The next morning we are introduced to Sherlock Holmes and Dr. Watson and Jerry who seems to be another of Holmes' assistants. Jerry lives with Sherlock and is a regular on his cases. As Jerry runs and errand for Holmes we are bump into Tom on his way to see Mr. Holmes with an urgent letter. Tom is minding his business when a series of unfortunate events, with Jerry leads him to Sherlock Holmes. This sets up the "battles" between Tom and Jerry as Tom was a bit indifferent with Jerry at the beginning and now there is a grudge.

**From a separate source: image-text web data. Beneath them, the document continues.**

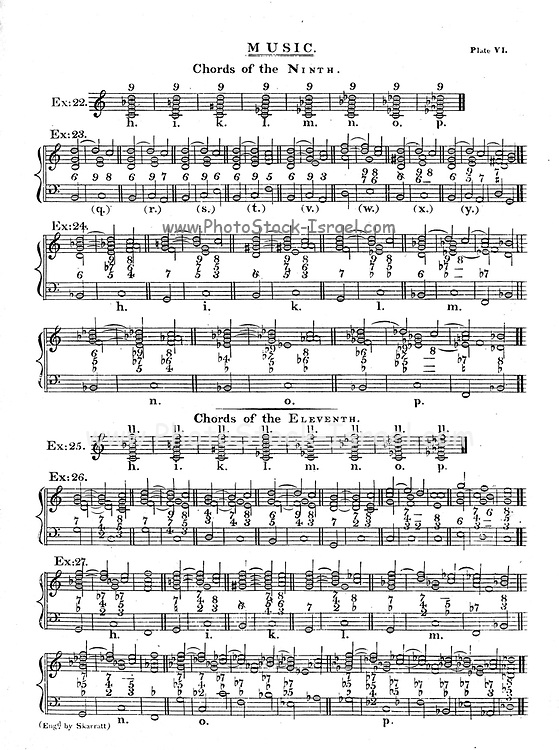 Common musical Chords Copperplate engraving From the Encyclopaedia Londinensis or, Universal dictionary of arts, sciences, and literature; Volume XVI;  Edited by Wilkes, John. Published in London in 1819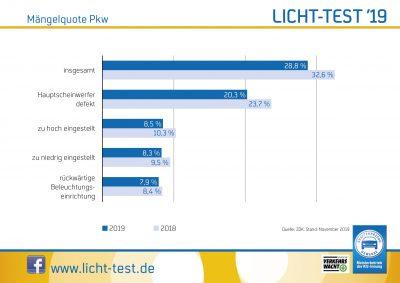 Licht Test 2019 Maengelquote Pkw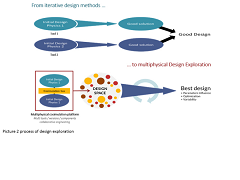 Design Exploration Process for Aerospace Industry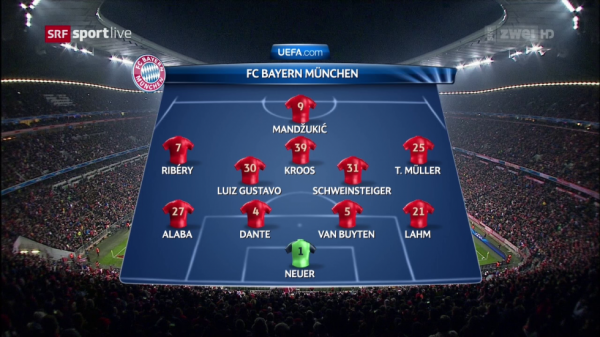 Composition Juventus Bayer De Munich Quart  De Finale Match Retour Ligue Des Champions 2013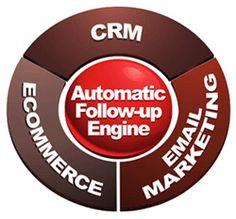 CRM : Email Marketing : ECommerce & Automatic Followup Engine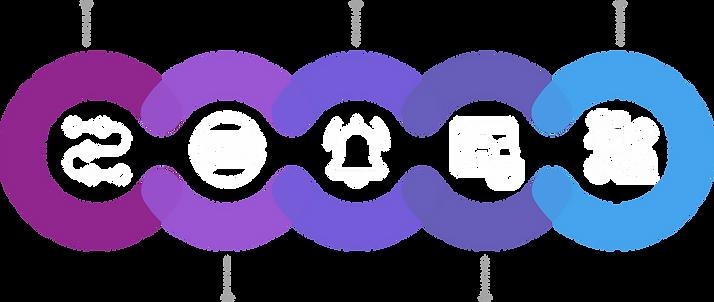 E-Sourcing Supplier Diagram.png
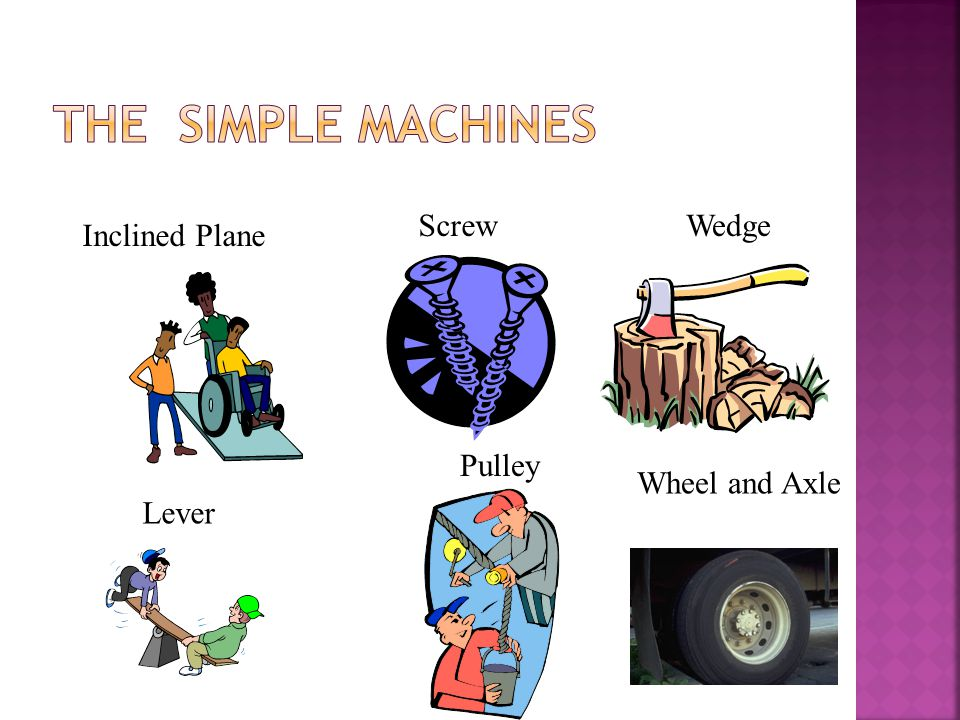 The Simple Machines Screw Wedge Inclined Plane Pulley Wheel and Axle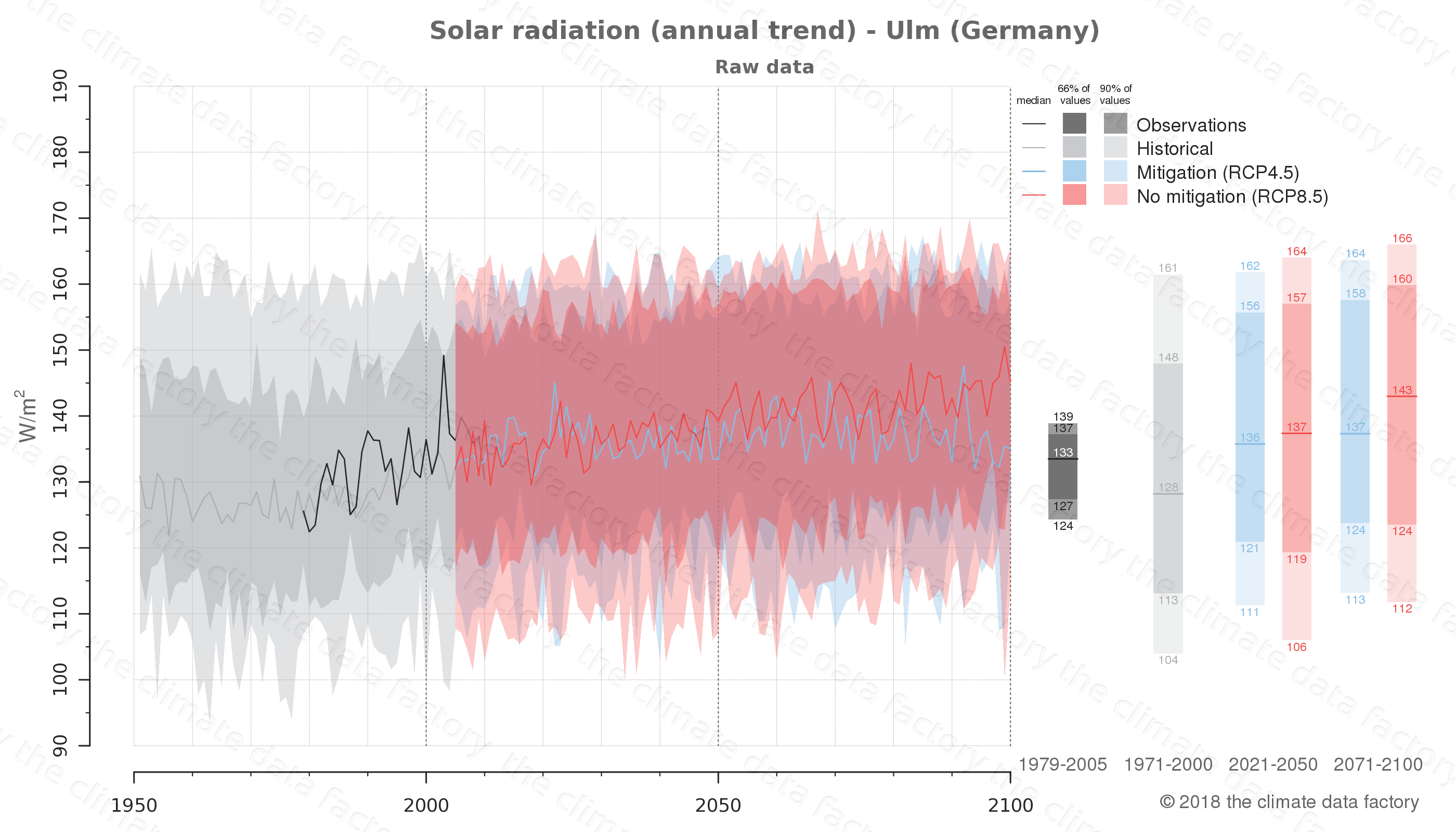 Graphic of projected solar radiation for Ulm (Germany) under two climate change mitigation policy scenarios (RCP4.5, RCP8.5). Represented climate data are raw data from IPCC models. https://theclimatedatafactory.com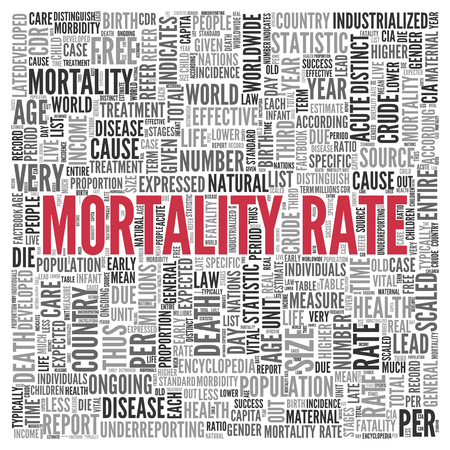 mortality: Close up Red MOTORIZED BICYCLE Text at the Center of Word Tag Cloud on White Background. Stock Photo
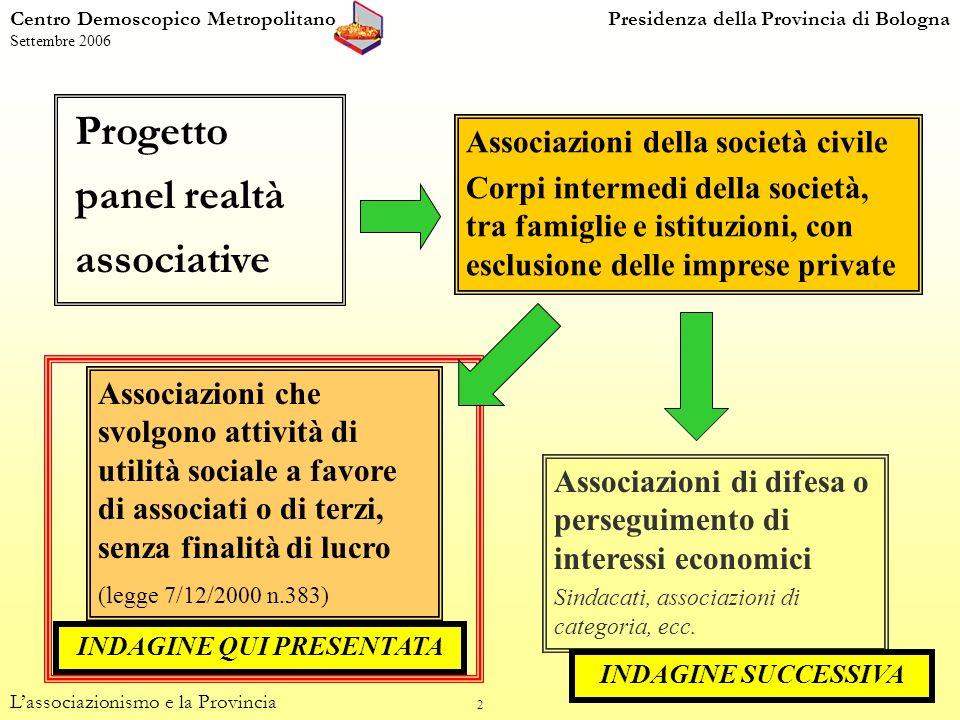 53 Stile di lavoro percepito nella Provincia, per attività (valori percentuali; 3 risposte possibili) Centro Demoscopico MetropolitanoPresidenza della Provincia di Bologna Settembre 2006 Lassociazionismo e la Provincia (dom.
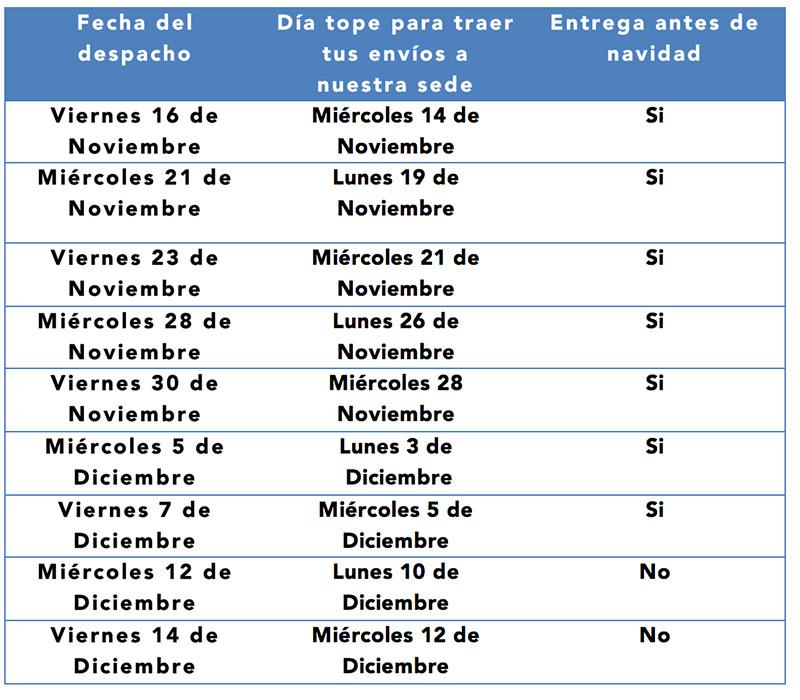 Fechas de envios a Venezuela aereos
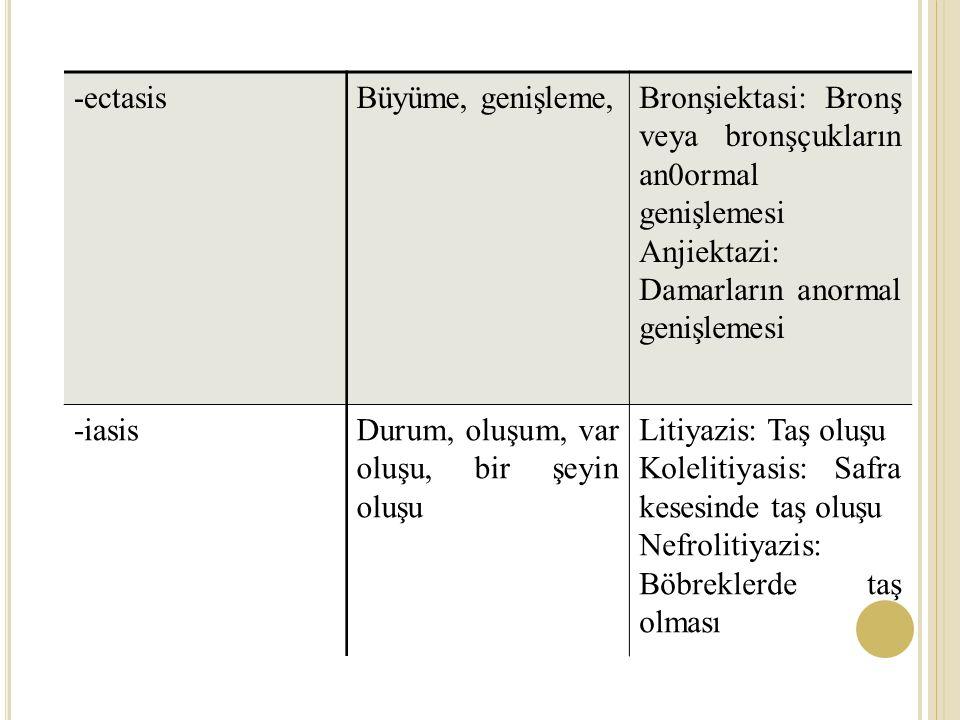 -ectasisBüyüme, genişleme,Bronşiektasi: Bronş veya bronşçukların an0ormal genişlemesi Anjiektazi: Damarların anormal genişlemesi -iasisDurum, oluşum, var oluşu, bir şeyin oluşu Litiyazis: Taş oluşu Kolelitiyasis: Safra kesesinde taş oluşu Nefrolitiyazis: Böbreklerde taş olması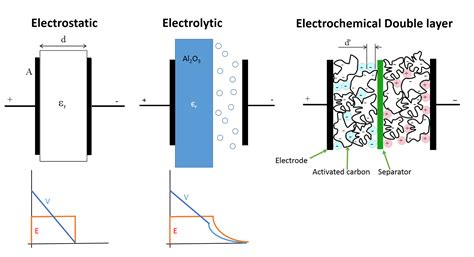 layer capacitor electrode material mesoporous materials for energy storage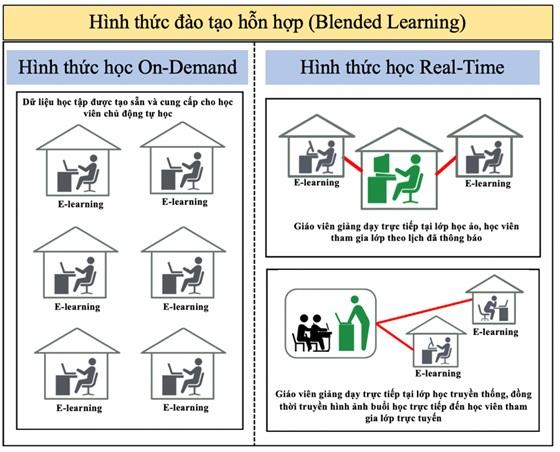 Figure 1  Mô hình đào tạo trực tuyến và đào tạo hỗn hợp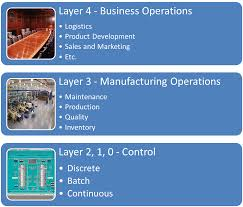 what is manufacturing operations management part 3 is of particular interest and focuses on the activity model for manufacturing operations management the 4 four main activity areas include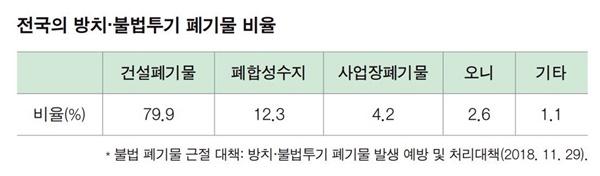 전국의 방치·불법 투기 폐기물 비율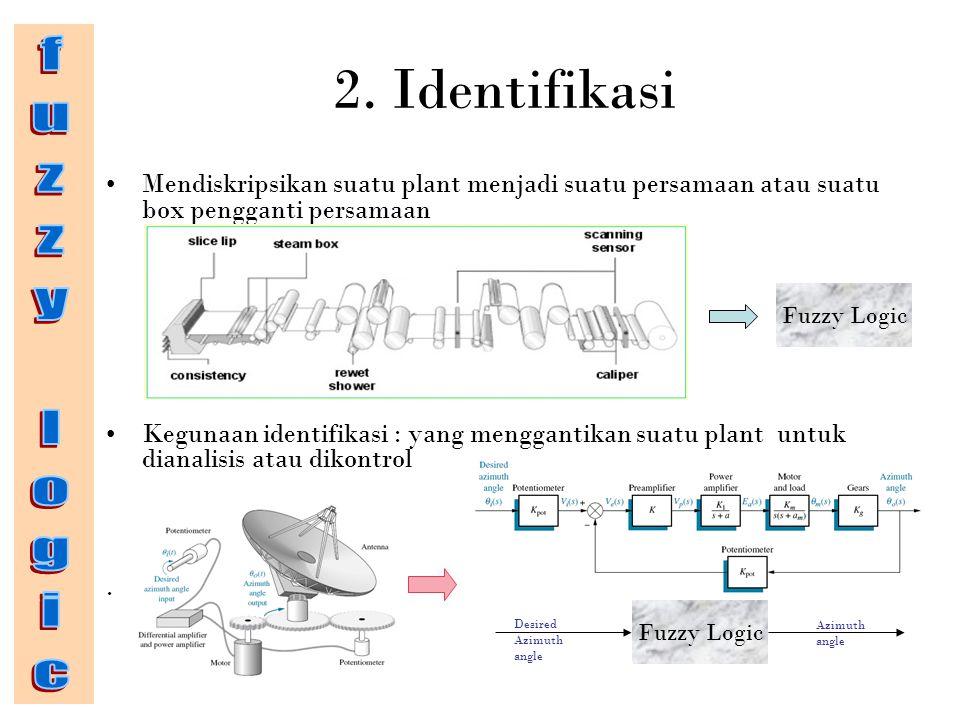 2. Identifikasi Mendiskripsikan suatu plant menjadi suatu persamaan atau suatu box pengganti persamaan Kegunaan identifikasi : yang menggantikan suatu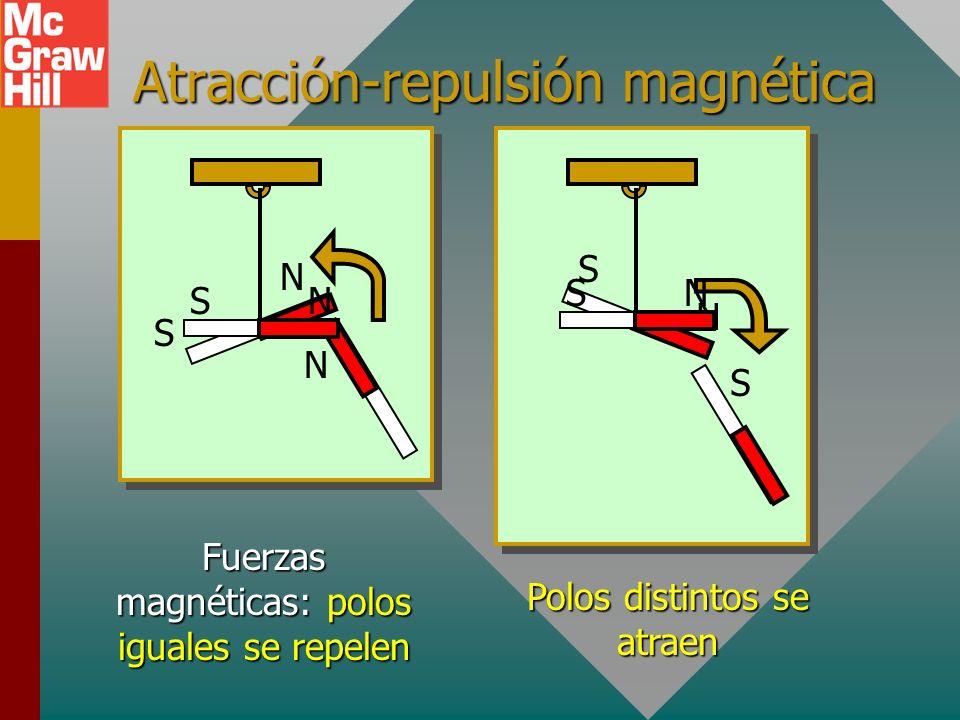 Atracción-repulsión magnética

Tom is the valet of Red Hot, an engaged high society type that is moonlighting as a lounge singer and is being blackmailed because of it. Holmes and crew arrive at the lounge where Red is singing, it's nice to the the City Wolf and the Country Wolf make a cameo. After the act we find that Red is being blackmailed in a similar fashion as one of Holmes' other cases, "The Redheaded League". We also find out that Red's home is next door to an embassy that is housing a rare diamond.

Spike and Tyke are guard dogs, go figure, that are supposed to guard the jewel, well you know how that goes, the cat burglars snag the jewel while Spike is teaching Tyke the ropes of being a guard dog. The cat burglars make a daring escape, much like in the beginning.